▶ Problem description: Write the material out again exactly.

Dataset records:
****
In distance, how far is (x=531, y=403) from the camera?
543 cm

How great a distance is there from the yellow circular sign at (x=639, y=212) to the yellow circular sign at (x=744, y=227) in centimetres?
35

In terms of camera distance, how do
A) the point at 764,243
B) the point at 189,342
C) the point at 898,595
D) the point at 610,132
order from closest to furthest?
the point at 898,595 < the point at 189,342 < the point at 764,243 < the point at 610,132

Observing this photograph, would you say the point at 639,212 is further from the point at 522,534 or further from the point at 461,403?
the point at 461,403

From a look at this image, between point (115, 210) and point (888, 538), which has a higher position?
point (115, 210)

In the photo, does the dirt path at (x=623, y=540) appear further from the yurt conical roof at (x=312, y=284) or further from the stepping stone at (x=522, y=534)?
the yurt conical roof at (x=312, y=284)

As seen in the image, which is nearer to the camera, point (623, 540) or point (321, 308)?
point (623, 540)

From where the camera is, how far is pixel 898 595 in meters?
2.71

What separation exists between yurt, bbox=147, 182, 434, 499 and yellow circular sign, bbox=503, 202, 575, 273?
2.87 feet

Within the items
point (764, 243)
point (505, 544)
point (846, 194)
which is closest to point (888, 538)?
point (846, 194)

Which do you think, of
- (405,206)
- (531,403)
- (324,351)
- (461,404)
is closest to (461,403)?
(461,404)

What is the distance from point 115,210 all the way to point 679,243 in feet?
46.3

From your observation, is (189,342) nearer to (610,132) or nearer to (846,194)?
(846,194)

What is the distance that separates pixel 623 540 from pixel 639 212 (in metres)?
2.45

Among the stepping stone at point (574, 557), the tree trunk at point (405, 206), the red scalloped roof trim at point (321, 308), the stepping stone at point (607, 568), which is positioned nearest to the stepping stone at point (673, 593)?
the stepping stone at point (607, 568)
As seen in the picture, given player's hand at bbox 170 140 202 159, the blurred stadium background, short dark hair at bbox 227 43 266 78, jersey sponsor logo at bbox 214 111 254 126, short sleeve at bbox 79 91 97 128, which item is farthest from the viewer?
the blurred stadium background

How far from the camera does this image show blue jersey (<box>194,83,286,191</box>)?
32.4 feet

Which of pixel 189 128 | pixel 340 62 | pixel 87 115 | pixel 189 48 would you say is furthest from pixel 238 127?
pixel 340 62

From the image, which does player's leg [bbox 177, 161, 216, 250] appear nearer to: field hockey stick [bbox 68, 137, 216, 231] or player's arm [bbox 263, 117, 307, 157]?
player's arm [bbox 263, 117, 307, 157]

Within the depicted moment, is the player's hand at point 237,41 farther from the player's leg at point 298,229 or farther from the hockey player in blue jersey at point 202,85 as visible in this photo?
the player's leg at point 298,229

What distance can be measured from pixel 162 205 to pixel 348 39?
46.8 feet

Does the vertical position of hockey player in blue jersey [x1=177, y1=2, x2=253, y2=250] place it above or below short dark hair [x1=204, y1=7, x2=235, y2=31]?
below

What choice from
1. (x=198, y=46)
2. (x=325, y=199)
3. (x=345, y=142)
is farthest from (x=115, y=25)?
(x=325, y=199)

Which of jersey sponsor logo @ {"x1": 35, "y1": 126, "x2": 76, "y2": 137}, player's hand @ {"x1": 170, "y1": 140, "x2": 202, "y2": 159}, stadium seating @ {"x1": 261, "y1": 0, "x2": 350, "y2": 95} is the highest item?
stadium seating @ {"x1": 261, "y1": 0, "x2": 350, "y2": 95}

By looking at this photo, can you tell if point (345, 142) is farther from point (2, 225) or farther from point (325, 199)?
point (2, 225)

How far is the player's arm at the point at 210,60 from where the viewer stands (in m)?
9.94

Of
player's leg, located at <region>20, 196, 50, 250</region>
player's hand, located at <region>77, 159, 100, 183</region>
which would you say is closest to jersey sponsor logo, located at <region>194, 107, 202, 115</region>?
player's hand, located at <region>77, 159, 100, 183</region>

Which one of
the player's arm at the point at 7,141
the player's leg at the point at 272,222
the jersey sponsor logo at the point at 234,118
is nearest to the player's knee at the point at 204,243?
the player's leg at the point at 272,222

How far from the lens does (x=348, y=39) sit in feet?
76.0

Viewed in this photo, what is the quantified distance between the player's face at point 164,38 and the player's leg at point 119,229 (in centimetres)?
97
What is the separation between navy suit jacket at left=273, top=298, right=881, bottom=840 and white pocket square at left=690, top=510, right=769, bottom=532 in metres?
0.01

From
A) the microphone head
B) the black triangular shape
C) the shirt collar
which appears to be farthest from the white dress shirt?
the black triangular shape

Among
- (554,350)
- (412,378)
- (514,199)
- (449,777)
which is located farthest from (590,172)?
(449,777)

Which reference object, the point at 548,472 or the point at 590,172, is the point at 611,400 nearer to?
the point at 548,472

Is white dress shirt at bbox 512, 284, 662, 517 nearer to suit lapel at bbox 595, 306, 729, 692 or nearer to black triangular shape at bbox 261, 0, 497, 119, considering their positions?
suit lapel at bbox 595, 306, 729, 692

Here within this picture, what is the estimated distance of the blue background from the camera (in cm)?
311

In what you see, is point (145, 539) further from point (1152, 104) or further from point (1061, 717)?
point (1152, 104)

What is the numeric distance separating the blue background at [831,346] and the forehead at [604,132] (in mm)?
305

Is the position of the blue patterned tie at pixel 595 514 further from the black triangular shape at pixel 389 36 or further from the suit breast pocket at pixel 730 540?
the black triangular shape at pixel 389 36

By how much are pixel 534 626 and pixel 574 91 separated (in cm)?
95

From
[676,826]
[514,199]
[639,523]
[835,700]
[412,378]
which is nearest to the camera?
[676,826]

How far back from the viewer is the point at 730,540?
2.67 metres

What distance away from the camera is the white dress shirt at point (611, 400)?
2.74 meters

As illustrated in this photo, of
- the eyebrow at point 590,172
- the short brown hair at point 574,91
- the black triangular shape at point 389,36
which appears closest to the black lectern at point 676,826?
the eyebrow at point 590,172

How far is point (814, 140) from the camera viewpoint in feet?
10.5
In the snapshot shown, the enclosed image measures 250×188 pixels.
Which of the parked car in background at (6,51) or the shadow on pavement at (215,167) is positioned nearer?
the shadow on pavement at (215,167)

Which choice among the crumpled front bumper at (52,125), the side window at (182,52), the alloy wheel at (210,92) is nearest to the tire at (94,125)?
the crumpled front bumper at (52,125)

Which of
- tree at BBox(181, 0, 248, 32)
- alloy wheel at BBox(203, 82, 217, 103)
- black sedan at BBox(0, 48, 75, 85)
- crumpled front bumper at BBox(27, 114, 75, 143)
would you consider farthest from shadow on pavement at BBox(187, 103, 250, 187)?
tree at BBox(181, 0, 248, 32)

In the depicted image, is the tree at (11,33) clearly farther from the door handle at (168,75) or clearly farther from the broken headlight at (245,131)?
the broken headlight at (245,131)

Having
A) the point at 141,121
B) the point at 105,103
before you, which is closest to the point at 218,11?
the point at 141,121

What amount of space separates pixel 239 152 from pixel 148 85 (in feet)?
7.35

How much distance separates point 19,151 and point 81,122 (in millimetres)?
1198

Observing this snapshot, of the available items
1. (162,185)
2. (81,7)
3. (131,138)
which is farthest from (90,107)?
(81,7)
****
▶ Result for this exercise:
In distance, how far is (x=531, y=403) from the camera?
543 cm

How great a distance is there from the yellow circular sign at (x=639, y=212) to the yellow circular sign at (x=744, y=227) in centimetres?
35

In terms of camera distance, how do
A) the point at 764,243
B) the point at 189,342
C) the point at 898,595
D) the point at 610,132
order from closest to furthest?
the point at 898,595 < the point at 189,342 < the point at 764,243 < the point at 610,132

Observing this photograph, would you say the point at 639,212 is further from the point at 522,534 or further from the point at 461,403?
the point at 461,403

From a look at this image, between point (115, 210) and point (888, 538), which has a higher position?
point (115, 210)

In the photo, does the dirt path at (x=623, y=540) appear further from the yurt conical roof at (x=312, y=284) or further from the stepping stone at (x=522, y=534)?
the yurt conical roof at (x=312, y=284)

As seen in the image, which is nearer to the camera, point (623, 540) or point (321, 308)?
point (623, 540)

From where the camera is, how far is pixel 898 595 in meters?
2.71

What separation exists between yurt, bbox=147, 182, 434, 499 and yellow circular sign, bbox=503, 202, 575, 273?
2.87 feet

Within the items
point (764, 243)
point (505, 544)
point (846, 194)
which is closest to point (888, 538)?
point (846, 194)

Which do you think, of
- (405,206)
- (531,403)
- (324,351)
- (461,404)
is closest to (461,403)?
(461,404)

What is the distance from point 115,210 all the way to point 679,243 in feet?
46.3

From your observation, is (189,342) nearer to (610,132) or nearer to (846,194)?
(846,194)

What is the distance that separates pixel 623 540 from pixel 639 212 (in metres)?
2.45

Among the stepping stone at point (574, 557), the tree trunk at point (405, 206), the red scalloped roof trim at point (321, 308), the stepping stone at point (607, 568), which is positioned nearest to the stepping stone at point (673, 593)?
the stepping stone at point (607, 568)
As seen in the picture, given player's hand at bbox 170 140 202 159, the blurred stadium background, short dark hair at bbox 227 43 266 78, jersey sponsor logo at bbox 214 111 254 126, short sleeve at bbox 79 91 97 128, which item is farthest from the viewer?
the blurred stadium background

How far from the camera does this image show blue jersey (<box>194,83,286,191</box>)?
32.4 feet

Which of pixel 189 128 | pixel 340 62 | pixel 87 115 | pixel 189 48 would you say is furthest from pixel 238 127?
pixel 340 62

From the image, which does player's leg [bbox 177, 161, 216, 250] appear nearer to: field hockey stick [bbox 68, 137, 216, 231] or player's arm [bbox 263, 117, 307, 157]?
player's arm [bbox 263, 117, 307, 157]

Within the depicted moment, is the player's hand at point 237,41 farther from the player's leg at point 298,229 or farther from the hockey player in blue jersey at point 202,85 as visible in this photo?
the player's leg at point 298,229

What distance can be measured from pixel 162 205 to pixel 348 39?
46.8 feet

Does the vertical position of hockey player in blue jersey [x1=177, y1=2, x2=253, y2=250] place it above or below short dark hair [x1=204, y1=7, x2=235, y2=31]?
below

What choice from
1. (x=198, y=46)
2. (x=325, y=199)
3. (x=345, y=142)
is farthest from (x=115, y=25)?
(x=325, y=199)

Which of jersey sponsor logo @ {"x1": 35, "y1": 126, "x2": 76, "y2": 137}, player's hand @ {"x1": 170, "y1": 140, "x2": 202, "y2": 159}, stadium seating @ {"x1": 261, "y1": 0, "x2": 350, "y2": 95} is the highest item?
stadium seating @ {"x1": 261, "y1": 0, "x2": 350, "y2": 95}

By looking at this photo, can you tell if point (345, 142) is farther from point (2, 225) or farther from point (325, 199)?
point (2, 225)

How far is the player's arm at the point at 210,60 from where the viewer stands (in m)?
9.94

Of
player's leg, located at <region>20, 196, 50, 250</region>
player's hand, located at <region>77, 159, 100, 183</region>
which would you say is closest to jersey sponsor logo, located at <region>194, 107, 202, 115</region>?
player's hand, located at <region>77, 159, 100, 183</region>

Which one of
the player's arm at the point at 7,141
the player's leg at the point at 272,222
the jersey sponsor logo at the point at 234,118
is nearest to the player's knee at the point at 204,243?
the player's leg at the point at 272,222

How far from the lens does (x=348, y=39) sit in feet?
76.0

Viewed in this photo, what is the quantified distance between the player's face at point 164,38 and the player's leg at point 119,229 (in centimetres)?
97
What is the separation between navy suit jacket at left=273, top=298, right=881, bottom=840 and white pocket square at left=690, top=510, right=769, bottom=532 in metres?
0.01

From
A) the microphone head
B) the black triangular shape
C) the shirt collar
which appears to be farthest from the white dress shirt?
the black triangular shape

Among
- (554,350)
- (412,378)
- (514,199)
- (449,777)
which is located farthest from (590,172)?
(449,777)

Which reference object, the point at 548,472 or the point at 590,172, is the point at 611,400 nearer to?
the point at 548,472

Is white dress shirt at bbox 512, 284, 662, 517 nearer to suit lapel at bbox 595, 306, 729, 692 or nearer to black triangular shape at bbox 261, 0, 497, 119, considering their positions?
suit lapel at bbox 595, 306, 729, 692

Here within this picture, what is the estimated distance of the blue background from the camera (in cm)?
311

In what you see, is point (145, 539) further from point (1152, 104) or further from point (1061, 717)?
point (1152, 104)

What is the numeric distance separating the blue background at [831,346] and the forehead at [604,132] (in mm)?
305

Is the position of the blue patterned tie at pixel 595 514 further from the black triangular shape at pixel 389 36 or further from the suit breast pocket at pixel 730 540?
the black triangular shape at pixel 389 36

By how much are pixel 534 626 and pixel 574 91 separated (in cm)?
95

From
[676,826]
[514,199]
[639,523]
[835,700]
[412,378]
which is nearest to the camera?
[676,826]

How far back from the viewer is the point at 730,540?
2.67 metres

What distance away from the camera is the white dress shirt at point (611, 400)?
2.74 meters

As illustrated in this photo, of
- the eyebrow at point 590,172
- the short brown hair at point 574,91
- the black triangular shape at point 389,36
which appears closest to the black lectern at point 676,826?
the eyebrow at point 590,172

How far is point (814, 140) from the camera viewpoint in feet?
10.5
In the snapshot shown, the enclosed image measures 250×188 pixels.
Which of the parked car in background at (6,51) or the shadow on pavement at (215,167) is positioned nearer?
the shadow on pavement at (215,167)

Which choice among the crumpled front bumper at (52,125), the side window at (182,52), the alloy wheel at (210,92) is nearest to the tire at (94,125)?
the crumpled front bumper at (52,125)

Which of
- tree at BBox(181, 0, 248, 32)
- alloy wheel at BBox(203, 82, 217, 103)
- black sedan at BBox(0, 48, 75, 85)
- crumpled front bumper at BBox(27, 114, 75, 143)
would you consider farthest from shadow on pavement at BBox(187, 103, 250, 187)?
tree at BBox(181, 0, 248, 32)

In the depicted image, is the tree at (11,33) clearly farther from the door handle at (168,75) or clearly farther from the broken headlight at (245,131)?
the broken headlight at (245,131)

Having
A) the point at 141,121
B) the point at 105,103
before you, which is closest to the point at 218,11?
the point at 141,121

What amount of space separates pixel 239 152 from pixel 148 85 (in feet)?
7.35

How much distance separates point 19,151 and point 81,122 (in millimetres)?
1198

Observing this snapshot, of the available items
1. (162,185)
2. (81,7)
3. (131,138)
which is farthest from (90,107)?
(81,7)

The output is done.